#### Given problem:
Pick out every line in the entries below that contains the string "locateOnScreen", and copy each of those lines in full.

#### Extracted records:
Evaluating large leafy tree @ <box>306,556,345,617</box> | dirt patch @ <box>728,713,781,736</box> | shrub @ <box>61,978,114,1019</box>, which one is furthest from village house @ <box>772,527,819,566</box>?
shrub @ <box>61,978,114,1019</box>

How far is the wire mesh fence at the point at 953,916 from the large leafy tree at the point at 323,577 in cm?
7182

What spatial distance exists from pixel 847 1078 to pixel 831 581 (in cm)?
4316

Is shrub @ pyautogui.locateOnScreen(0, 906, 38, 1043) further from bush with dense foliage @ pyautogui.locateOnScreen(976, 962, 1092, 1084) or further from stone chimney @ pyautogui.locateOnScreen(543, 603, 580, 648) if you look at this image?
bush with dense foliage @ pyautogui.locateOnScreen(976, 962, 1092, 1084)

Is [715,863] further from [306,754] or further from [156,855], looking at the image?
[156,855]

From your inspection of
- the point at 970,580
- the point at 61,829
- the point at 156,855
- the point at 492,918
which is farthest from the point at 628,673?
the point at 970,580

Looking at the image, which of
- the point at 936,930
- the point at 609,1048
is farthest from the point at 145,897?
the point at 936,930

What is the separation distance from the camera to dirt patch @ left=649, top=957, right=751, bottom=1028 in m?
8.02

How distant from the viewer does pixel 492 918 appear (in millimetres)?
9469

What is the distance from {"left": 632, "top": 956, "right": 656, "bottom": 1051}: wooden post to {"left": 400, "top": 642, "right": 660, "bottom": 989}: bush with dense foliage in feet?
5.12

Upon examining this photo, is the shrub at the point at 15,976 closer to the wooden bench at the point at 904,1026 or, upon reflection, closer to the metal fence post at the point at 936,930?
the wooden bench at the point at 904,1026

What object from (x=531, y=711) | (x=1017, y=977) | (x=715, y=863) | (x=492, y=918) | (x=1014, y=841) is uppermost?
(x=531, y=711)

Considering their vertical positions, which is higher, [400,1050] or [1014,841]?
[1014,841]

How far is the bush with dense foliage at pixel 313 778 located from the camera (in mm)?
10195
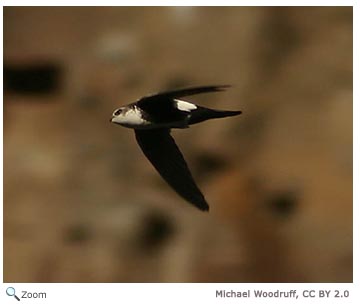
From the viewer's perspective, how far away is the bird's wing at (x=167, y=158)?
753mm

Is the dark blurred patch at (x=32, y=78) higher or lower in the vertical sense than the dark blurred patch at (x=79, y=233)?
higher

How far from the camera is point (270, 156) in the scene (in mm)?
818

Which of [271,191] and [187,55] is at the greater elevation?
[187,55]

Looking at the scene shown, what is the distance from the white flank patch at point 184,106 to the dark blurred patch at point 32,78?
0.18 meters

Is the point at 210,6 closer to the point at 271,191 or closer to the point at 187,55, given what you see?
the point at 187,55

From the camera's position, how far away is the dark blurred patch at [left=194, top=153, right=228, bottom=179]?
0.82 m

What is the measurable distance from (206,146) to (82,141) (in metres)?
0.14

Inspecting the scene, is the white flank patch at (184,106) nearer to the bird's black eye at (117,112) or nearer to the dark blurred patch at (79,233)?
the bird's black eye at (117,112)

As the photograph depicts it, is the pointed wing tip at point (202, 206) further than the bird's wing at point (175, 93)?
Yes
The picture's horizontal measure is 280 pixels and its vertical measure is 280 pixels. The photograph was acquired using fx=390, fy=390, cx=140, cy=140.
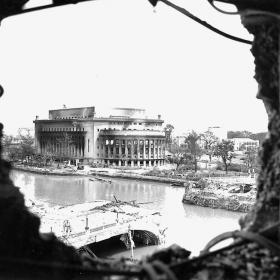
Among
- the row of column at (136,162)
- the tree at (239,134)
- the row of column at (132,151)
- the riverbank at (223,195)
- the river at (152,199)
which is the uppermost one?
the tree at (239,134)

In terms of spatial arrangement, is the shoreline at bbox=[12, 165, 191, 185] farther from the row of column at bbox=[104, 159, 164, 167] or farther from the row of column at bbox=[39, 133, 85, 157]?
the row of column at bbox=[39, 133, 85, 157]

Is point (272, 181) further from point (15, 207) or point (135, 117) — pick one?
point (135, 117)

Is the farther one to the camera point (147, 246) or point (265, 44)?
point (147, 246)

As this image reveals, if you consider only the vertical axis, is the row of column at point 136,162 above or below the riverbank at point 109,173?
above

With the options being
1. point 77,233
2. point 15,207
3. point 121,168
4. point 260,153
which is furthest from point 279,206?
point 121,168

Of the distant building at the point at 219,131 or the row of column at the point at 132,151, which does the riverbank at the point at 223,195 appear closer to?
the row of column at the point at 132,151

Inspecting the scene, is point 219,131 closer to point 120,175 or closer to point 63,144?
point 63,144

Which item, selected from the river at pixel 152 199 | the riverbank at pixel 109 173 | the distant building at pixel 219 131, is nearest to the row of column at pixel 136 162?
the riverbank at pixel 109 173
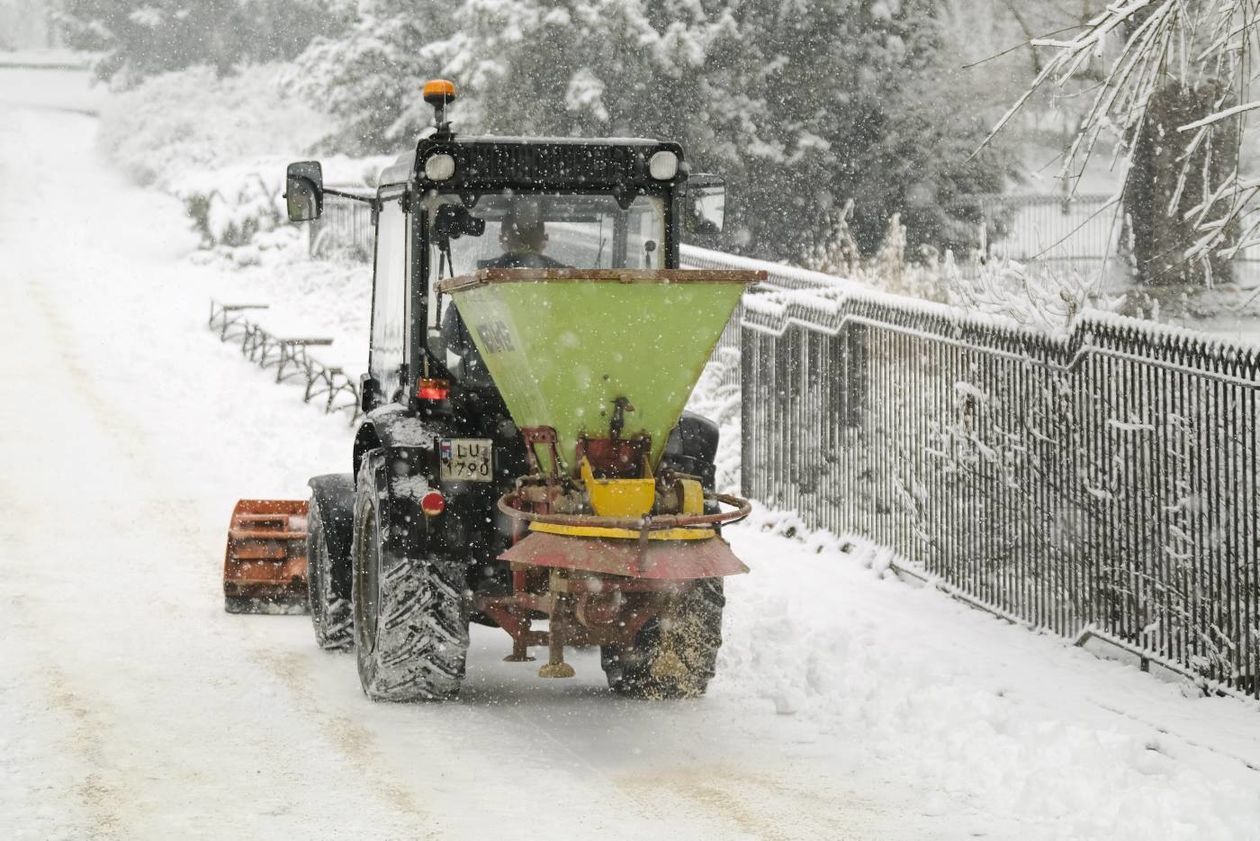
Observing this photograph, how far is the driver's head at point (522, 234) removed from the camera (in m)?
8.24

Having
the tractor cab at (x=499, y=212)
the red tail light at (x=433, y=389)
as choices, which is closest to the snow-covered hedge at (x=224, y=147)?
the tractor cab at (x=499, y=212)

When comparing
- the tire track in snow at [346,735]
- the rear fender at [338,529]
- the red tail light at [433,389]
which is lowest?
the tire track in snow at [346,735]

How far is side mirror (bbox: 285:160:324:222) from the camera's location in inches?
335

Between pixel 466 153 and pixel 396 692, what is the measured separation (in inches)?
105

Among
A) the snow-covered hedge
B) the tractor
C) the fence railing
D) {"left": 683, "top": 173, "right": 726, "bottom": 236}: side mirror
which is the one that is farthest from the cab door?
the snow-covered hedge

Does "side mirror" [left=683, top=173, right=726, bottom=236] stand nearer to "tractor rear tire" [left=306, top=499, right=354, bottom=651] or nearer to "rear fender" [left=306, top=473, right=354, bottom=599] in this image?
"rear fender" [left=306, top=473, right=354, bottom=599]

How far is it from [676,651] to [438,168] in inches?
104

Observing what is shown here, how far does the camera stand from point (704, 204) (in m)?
--
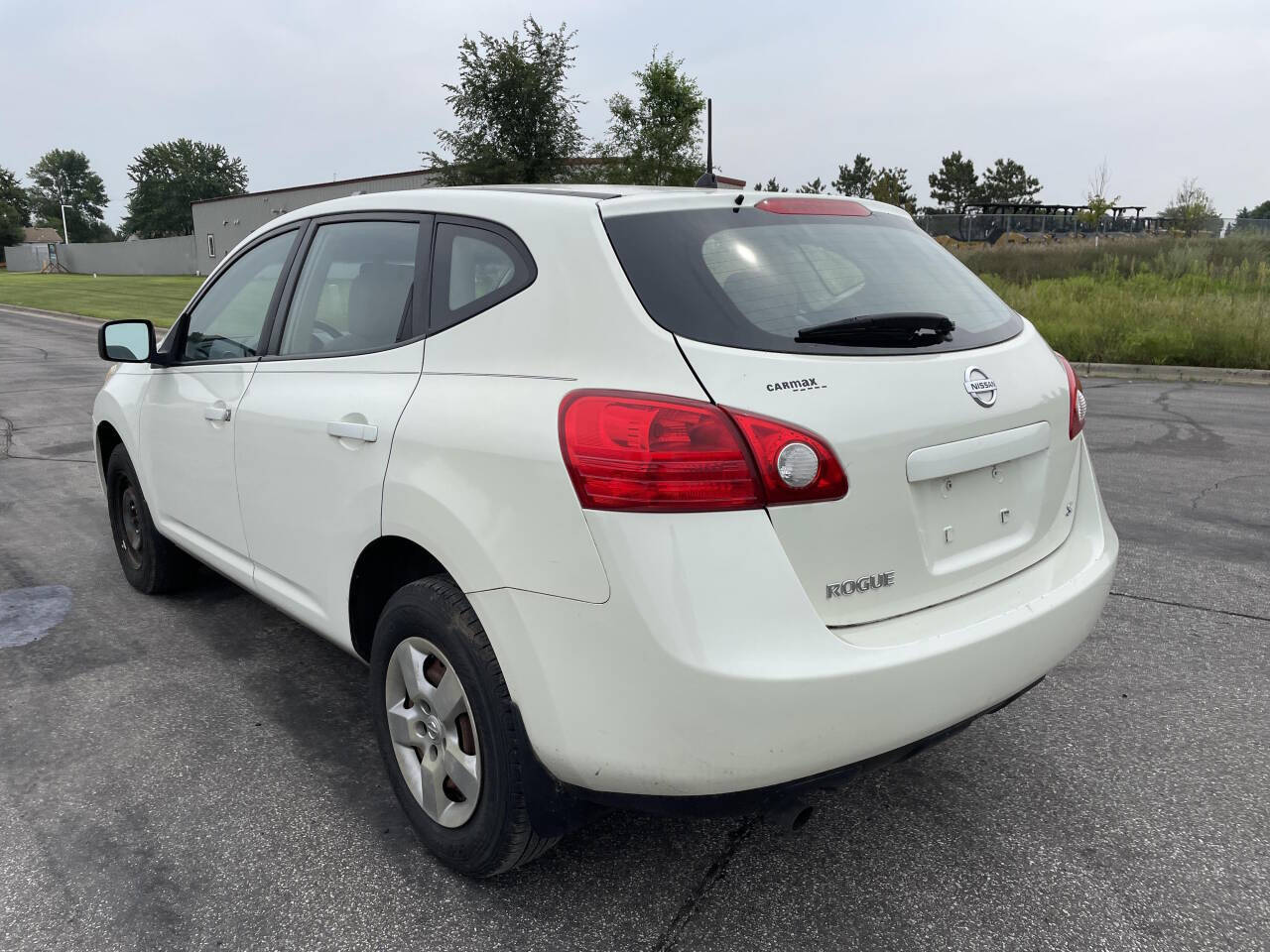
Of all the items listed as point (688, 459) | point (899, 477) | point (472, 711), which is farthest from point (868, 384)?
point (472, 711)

#### Solved exercise:
Is shrub @ pyautogui.locateOnScreen(0, 906, 38, 1043) further from bush with dense foliage @ pyautogui.locateOnScreen(976, 962, 1092, 1084) or further from stone chimney @ pyautogui.locateOnScreen(543, 603, 580, 648) if you look at this image?
bush with dense foliage @ pyautogui.locateOnScreen(976, 962, 1092, 1084)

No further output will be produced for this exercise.